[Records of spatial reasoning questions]
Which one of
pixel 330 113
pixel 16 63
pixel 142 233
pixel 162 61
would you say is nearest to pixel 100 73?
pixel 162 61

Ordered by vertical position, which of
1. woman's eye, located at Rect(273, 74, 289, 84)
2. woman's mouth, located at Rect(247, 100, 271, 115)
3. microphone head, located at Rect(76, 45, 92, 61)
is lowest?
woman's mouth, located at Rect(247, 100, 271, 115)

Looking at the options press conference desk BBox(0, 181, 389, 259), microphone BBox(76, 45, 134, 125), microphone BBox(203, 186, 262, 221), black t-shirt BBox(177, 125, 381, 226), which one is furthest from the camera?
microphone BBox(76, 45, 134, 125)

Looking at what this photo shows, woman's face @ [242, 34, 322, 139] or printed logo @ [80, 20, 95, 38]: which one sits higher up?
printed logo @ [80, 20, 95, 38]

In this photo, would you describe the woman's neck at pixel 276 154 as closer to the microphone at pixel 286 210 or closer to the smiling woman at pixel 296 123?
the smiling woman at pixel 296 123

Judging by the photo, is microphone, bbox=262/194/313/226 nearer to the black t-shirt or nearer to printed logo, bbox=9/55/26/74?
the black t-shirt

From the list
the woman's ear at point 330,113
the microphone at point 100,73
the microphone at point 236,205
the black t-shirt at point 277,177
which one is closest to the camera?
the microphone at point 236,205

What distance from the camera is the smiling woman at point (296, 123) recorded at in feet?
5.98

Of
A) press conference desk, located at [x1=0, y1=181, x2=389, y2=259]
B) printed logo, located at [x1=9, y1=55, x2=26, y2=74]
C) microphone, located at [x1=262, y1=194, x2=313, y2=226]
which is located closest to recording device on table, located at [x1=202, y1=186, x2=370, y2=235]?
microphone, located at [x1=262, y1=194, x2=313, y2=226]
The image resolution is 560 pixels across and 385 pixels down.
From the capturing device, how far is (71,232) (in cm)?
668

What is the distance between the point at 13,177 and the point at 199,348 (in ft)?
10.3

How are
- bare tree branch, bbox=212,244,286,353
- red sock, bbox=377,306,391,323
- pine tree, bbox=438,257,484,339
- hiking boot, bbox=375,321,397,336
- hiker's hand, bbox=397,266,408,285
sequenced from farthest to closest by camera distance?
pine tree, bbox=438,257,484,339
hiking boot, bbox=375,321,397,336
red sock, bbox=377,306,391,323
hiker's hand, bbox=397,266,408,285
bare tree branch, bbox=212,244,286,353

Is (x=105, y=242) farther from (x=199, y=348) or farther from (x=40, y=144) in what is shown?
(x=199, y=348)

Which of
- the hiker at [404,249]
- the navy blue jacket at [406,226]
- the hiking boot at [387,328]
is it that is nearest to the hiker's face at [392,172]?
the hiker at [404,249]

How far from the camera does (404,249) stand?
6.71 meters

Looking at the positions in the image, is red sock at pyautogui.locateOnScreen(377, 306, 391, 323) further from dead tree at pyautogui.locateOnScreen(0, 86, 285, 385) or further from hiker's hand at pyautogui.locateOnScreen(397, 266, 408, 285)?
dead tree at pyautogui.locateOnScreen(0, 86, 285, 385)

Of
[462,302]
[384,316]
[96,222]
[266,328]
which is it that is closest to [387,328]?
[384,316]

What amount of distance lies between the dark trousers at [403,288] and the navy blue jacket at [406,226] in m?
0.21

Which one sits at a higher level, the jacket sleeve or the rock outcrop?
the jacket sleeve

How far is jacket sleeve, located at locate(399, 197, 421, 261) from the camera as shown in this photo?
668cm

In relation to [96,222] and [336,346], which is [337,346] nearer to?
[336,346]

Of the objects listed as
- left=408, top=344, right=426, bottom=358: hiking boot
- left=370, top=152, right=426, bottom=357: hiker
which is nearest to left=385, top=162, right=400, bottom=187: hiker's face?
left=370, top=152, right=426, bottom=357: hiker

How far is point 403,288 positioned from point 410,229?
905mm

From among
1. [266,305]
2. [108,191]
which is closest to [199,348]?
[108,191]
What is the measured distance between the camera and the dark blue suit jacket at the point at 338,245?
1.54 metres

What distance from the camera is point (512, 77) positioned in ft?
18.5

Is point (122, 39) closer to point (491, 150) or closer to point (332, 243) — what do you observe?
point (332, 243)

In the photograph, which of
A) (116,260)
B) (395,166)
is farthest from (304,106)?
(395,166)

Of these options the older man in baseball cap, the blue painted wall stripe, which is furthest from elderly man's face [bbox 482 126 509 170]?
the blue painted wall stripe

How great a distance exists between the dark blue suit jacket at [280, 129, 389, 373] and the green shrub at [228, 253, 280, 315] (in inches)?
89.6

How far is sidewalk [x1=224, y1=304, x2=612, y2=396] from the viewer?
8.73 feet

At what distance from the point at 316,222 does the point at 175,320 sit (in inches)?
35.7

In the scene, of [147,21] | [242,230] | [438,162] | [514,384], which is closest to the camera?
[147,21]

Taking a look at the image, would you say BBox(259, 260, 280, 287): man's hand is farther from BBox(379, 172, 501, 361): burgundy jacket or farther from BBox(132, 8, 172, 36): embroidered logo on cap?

● **INSTRUCTIONS FOR THE TASK**: Please repeat the listing above in full and exactly.

● **ANSWER IN FULL**:
Which one of
pixel 330 113
pixel 16 63
pixel 142 233
pixel 162 61
would you say is nearest to pixel 100 73?
pixel 162 61

Ordered by vertical position, which of
1. woman's eye, located at Rect(273, 74, 289, 84)
2. woman's mouth, located at Rect(247, 100, 271, 115)
3. microphone head, located at Rect(76, 45, 92, 61)
is lowest?
woman's mouth, located at Rect(247, 100, 271, 115)

Looking at the options press conference desk BBox(0, 181, 389, 259), microphone BBox(76, 45, 134, 125), microphone BBox(203, 186, 262, 221), black t-shirt BBox(177, 125, 381, 226), which one is furthest from the camera?
microphone BBox(76, 45, 134, 125)

Looking at what this photo shows, woman's face @ [242, 34, 322, 139] or printed logo @ [80, 20, 95, 38]: which one sits higher up?
printed logo @ [80, 20, 95, 38]

In this photo, would you describe the woman's neck at pixel 276 154 as closer to the microphone at pixel 286 210 or closer to the smiling woman at pixel 296 123?
the smiling woman at pixel 296 123

Judging by the photo, is microphone, bbox=262/194/313/226 nearer to the black t-shirt or nearer to printed logo, bbox=9/55/26/74?
the black t-shirt

From the list
the woman's ear at point 330,113
the microphone at point 100,73
the microphone at point 236,205
the black t-shirt at point 277,177
which one is closest to the camera?
the microphone at point 236,205

What distance from the camera is the smiling woman at point (296, 123) recorded at in feet?
5.98

Of
A) press conference desk, located at [x1=0, y1=181, x2=389, y2=259]
B) printed logo, located at [x1=9, y1=55, x2=26, y2=74]
C) microphone, located at [x1=262, y1=194, x2=313, y2=226]
which is located closest to recording device on table, located at [x1=202, y1=186, x2=370, y2=235]?
microphone, located at [x1=262, y1=194, x2=313, y2=226]
The image resolution is 560 pixels across and 385 pixels down.
From the capturing device, how far is (71,232) (in cm)?
668

What is the distance between the point at 13,177 and the point at 199,348 (in ft)?
10.3

How are
- bare tree branch, bbox=212,244,286,353
- red sock, bbox=377,306,391,323
- pine tree, bbox=438,257,484,339
- hiking boot, bbox=375,321,397,336
- hiker's hand, bbox=397,266,408,285
sequenced from farthest to closest by camera distance?
pine tree, bbox=438,257,484,339
hiking boot, bbox=375,321,397,336
red sock, bbox=377,306,391,323
hiker's hand, bbox=397,266,408,285
bare tree branch, bbox=212,244,286,353

Is (x=105, y=242) farther from (x=199, y=348) or farther from (x=40, y=144) in what is shown?
(x=199, y=348)

Which of
- the hiker at [404,249]
- the navy blue jacket at [406,226]
- the hiking boot at [387,328]
is it that is nearest to the hiker's face at [392,172]?
the hiker at [404,249]

How far from the camera does (404,249) stand?
6.71 meters

Looking at the positions in the image, is red sock at pyautogui.locateOnScreen(377, 306, 391, 323) further from dead tree at pyautogui.locateOnScreen(0, 86, 285, 385) or further from hiker's hand at pyautogui.locateOnScreen(397, 266, 408, 285)?
dead tree at pyautogui.locateOnScreen(0, 86, 285, 385)

Of
[462,302]
[384,316]
[96,222]
[266,328]
which is it that is closest to [387,328]?
[384,316]

What amount of distance lies between the dark trousers at [403,288] and the navy blue jacket at [406,226] in m?
0.21

Which one sits at a higher level, the jacket sleeve or the rock outcrop?
the jacket sleeve

How far is jacket sleeve, located at locate(399, 197, 421, 261) from the camera as shown in this photo?
668cm

In relation to [96,222] and [336,346], which is [337,346] nearer to?
[336,346]

Of the objects listed as
- left=408, top=344, right=426, bottom=358: hiking boot
- left=370, top=152, right=426, bottom=357: hiker
which is nearest to left=385, top=162, right=400, bottom=187: hiker's face?
left=370, top=152, right=426, bottom=357: hiker

How far is point 403,288 positioned from point 410,229?
905mm

From among
1. [266,305]
2. [108,191]
which is closest to [199,348]?
[108,191]
What is the measured distance between the camera and the dark blue suit jacket at the point at 338,245?
1.54 metres

What distance from the camera is point (512, 77) positioned in ft?
18.5

Is point (122, 39) closer to point (491, 150) or closer to point (332, 243) — what do you observe?
point (332, 243)

In the photograph, which of
A) (116,260)
B) (395,166)
is farthest from (304,106)?
(395,166)

Of these options the older man in baseball cap, the blue painted wall stripe, which is furthest from elderly man's face [bbox 482 126 509 170]?
the blue painted wall stripe

How great a distance exists between the dark blue suit jacket at [280, 129, 389, 373] and the green shrub at [228, 253, 280, 315] (in inches)?
89.6

How far is sidewalk [x1=224, y1=304, x2=612, y2=396] from the viewer?
8.73 feet

At what distance from the point at 316,222 does the point at 175,320 sit (in inches)?
35.7

In the scene, of [147,21] | [242,230] | [438,162] | [514,384], which is closest to the camera?
[147,21]

Taking a look at the image, would you say BBox(259, 260, 280, 287): man's hand is farther from BBox(379, 172, 501, 361): burgundy jacket or farther from BBox(132, 8, 172, 36): embroidered logo on cap?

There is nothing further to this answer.